The capabilities attracting the most planned investment, namely copilots, intelligent knowledge management, automated QA and coaching, and predictive analytics, all serve that purpose. Copilots surface real-time guidance during live interactions. Knowledge management ensures agents have accurate, contextually relevant information at the moment they need it. Automated QA compresses the feedback loop between performance and improvement.

Metrigy's AI for Business Success research found that the majority of companies had already recorded measurable returns on their AI investments, with gains reported across sales performance, operational costs, employee efficiency, and customer satisfaction, but also identified areas of ongoing concern. The companies seeing the strongest returns are those investing in the capabilities that directly support how AI and humans work together, not simply those that have deployed the most AI tools. Understanding what that return actually looks like in practice is increasingly where CX strategy conversations are beginning.

Why Governance and Measurement Matter More Than Ever

As AI becomes embedded across the customer journey, the ability to understand whether it is performing as intended has become essential. The challenge is not a small one. A KPMG poll found that just one in seven business leaders has put formal metrics in place to measure AI returns, pointing to a wider enterprise struggle to connect AI investments with tangible business outcomes. In customer experience, where AI operates in real time across high-stakes interactions, capturing performance and building an effective measurement framework is particularly importance as it carries such direct consequences.

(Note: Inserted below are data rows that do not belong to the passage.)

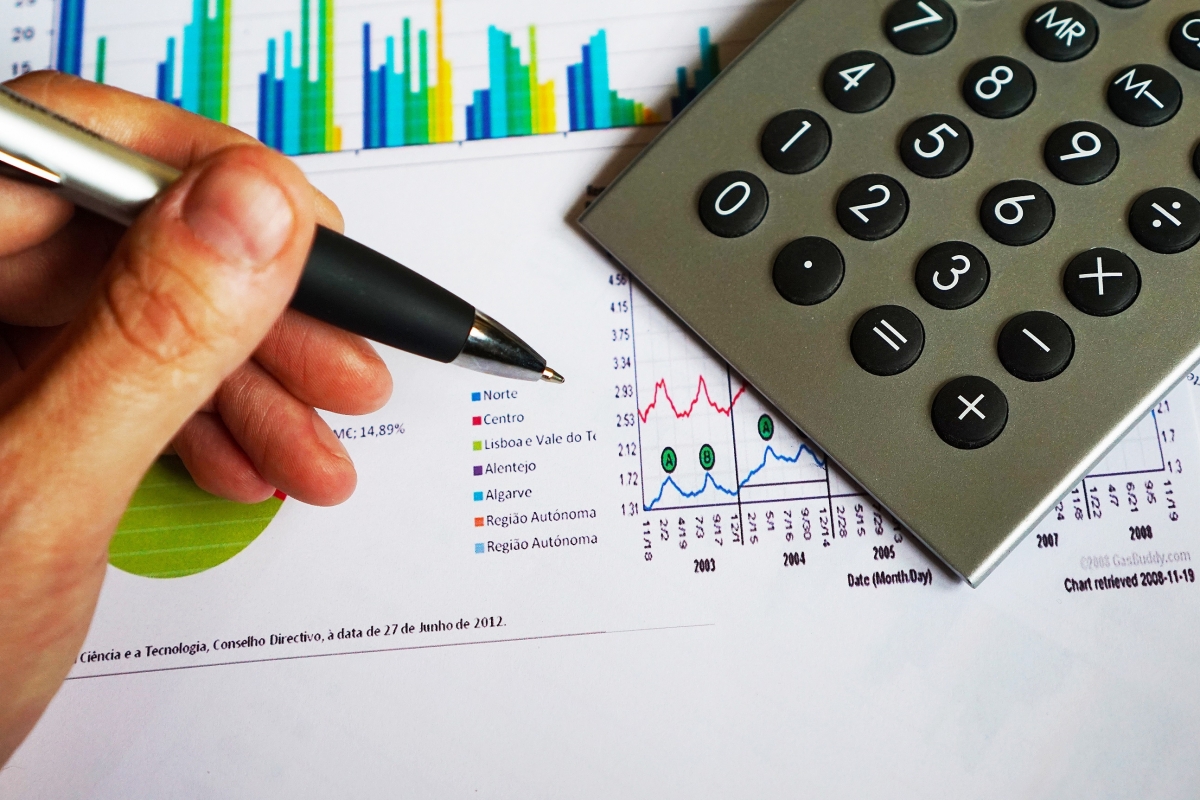 membidik ratusan korporasi dari transfer pricing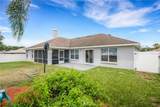 8722 Fort Socrum Village Place - Photo 31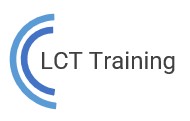 Training provider profile picture
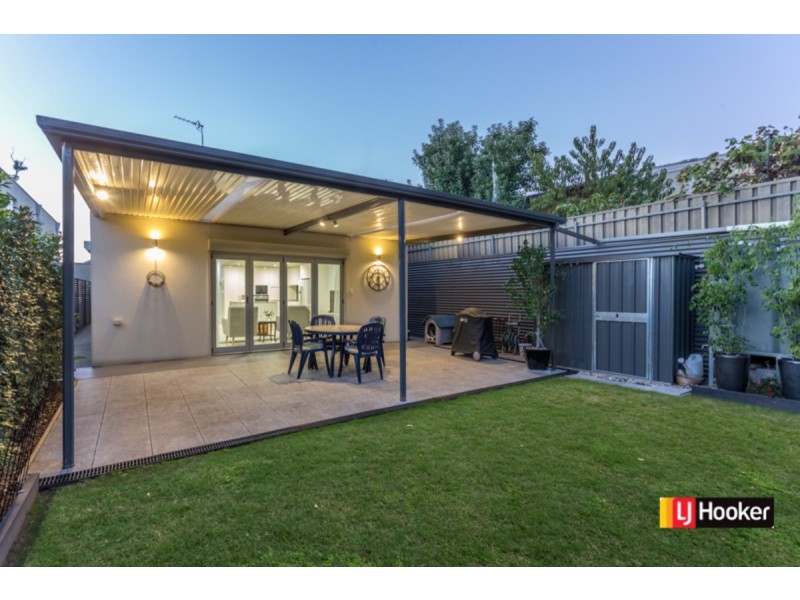 14B Greenknoll Avenue, Rostrevor SA 5073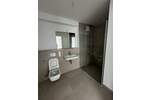 Etagenwohnung Bamberg Bamberg-Ost - 3 Zimmer, 78 m&sup2;, 1.154&euro; | Angebot:25760388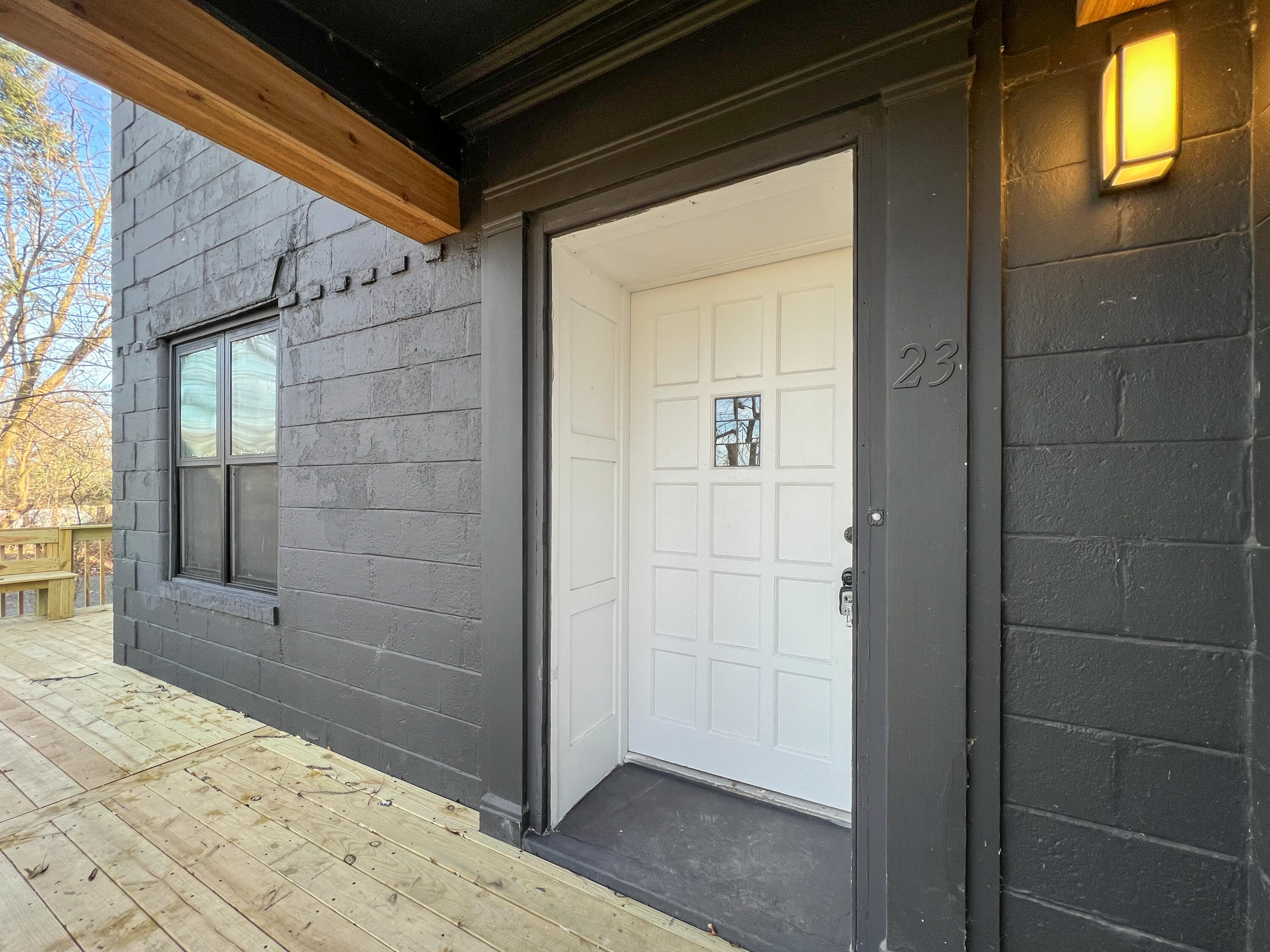23 Sunset Trail, Ogden Dunes, IN 46368; Image #4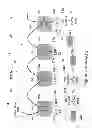 Fig. 03 - MODULAR OUTLET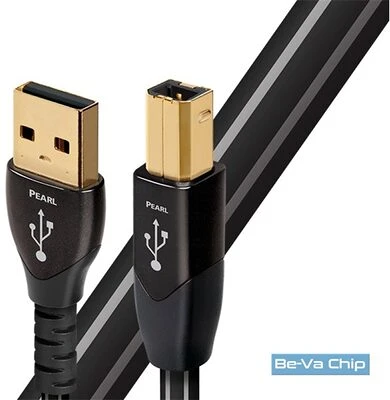 Audioquest USBPEA05 nagyítás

This is where a wave of vendor investment is now concentrated. Cisco's announcements at Cisco Live 2026 are indicative of the direction. The company unveiled AI Agent 360, a monitoring and observability capability for AI agents that provides real-time visibility into agent behaviour, performance, and escalation patterns across the full lifecycle. Alongside it, Cisco launched a rebuilt workforce engagement management suite designed specifically for environments where human and AI agents coexist. These point to a recognition that managing a blended workforce requires fundamentally different infrastructure from anything built for human-only teams.

Cognizant has approached the same problem from a governance angle, integrating its Neuro AI Trust platform with ServiceNow's AI Control Tower to provide persistent oversight of AI behaviour across the full AI lifecycle. The goal is to move organisations from fragmented, periodic compliance checks to continuous, real-time visibility into every AI asset in operation. For CX leaders managing customer-facing AI at scale, that kind of persistent assurance is quickly becoming a practical requirement rather than an optional layer.

Genesys has taken a similar approach, embedding governance controls and transparency mechanisms directly into its cloud platform for agentic AI. A Genesys survey found that more than a third of CX leaders do not have formal AI governance policies, a proportion that represents a significant operational risk as AI systems take on more complex and consequential responsibilities.

The New Competitive Frontier

Jamie Timm, Global SVP of Service Delivery and Operations at TELUS Digital, summarised the challenge facing CX leaders: “What we see in our delivery centers every day is that the enterprises getting the most from CX AI are the ones who started with outcomes, not tools. Having the right foundations in place to access intelligence and measure for results is what separates deployment from performance. This research reflects that pattern.”

The next phase of enterprise CX AI is unlikely to be defined by who has deployed the most AI. The organisations that emerge ahead will be those that treat AI as an operational capability requiring continuous management. Deployment was just the starting line. The race is now for performance.